Problem requirements |
Lift every line from the entries that includes the word "adaptation".

Listed records |

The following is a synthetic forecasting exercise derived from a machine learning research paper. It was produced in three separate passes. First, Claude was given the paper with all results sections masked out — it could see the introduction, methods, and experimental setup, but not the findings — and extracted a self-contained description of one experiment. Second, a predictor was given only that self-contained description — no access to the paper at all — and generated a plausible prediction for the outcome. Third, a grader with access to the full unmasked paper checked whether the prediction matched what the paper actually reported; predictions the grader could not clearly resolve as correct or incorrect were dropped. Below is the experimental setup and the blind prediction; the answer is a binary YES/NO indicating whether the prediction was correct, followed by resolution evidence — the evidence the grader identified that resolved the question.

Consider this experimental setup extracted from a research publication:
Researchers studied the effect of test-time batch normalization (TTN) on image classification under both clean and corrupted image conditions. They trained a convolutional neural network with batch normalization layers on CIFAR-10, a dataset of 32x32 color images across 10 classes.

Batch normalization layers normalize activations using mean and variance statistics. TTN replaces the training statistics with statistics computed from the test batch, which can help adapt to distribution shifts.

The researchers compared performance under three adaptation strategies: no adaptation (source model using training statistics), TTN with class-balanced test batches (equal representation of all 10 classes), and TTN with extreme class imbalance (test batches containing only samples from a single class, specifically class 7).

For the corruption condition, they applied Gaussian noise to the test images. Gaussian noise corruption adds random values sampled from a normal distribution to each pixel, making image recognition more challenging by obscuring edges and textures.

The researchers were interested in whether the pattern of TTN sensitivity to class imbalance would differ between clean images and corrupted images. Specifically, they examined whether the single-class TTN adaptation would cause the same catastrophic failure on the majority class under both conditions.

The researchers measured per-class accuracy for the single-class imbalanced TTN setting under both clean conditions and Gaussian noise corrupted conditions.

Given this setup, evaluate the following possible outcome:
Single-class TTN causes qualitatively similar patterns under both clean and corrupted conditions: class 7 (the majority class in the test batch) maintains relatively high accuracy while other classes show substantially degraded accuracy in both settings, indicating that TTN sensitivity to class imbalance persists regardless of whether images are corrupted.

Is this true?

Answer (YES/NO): NO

Task result |
The researchers compared performance under three adaptation strategies: no adaptation (source model using training statistics), TTN with class-balanced test batches (equal representation of all 10 classes), and TTN with extreme class imbalance (test batches containing only samples from a single class, specifically class 7).
The researchers were interested in whether the pattern of TTN sensitivity to class imbalance would differ between clean images and corrupted images. Specifically, they examined whether the single-class TTN adaptation would cause the same catastrophic failure on the majority class under both conditions.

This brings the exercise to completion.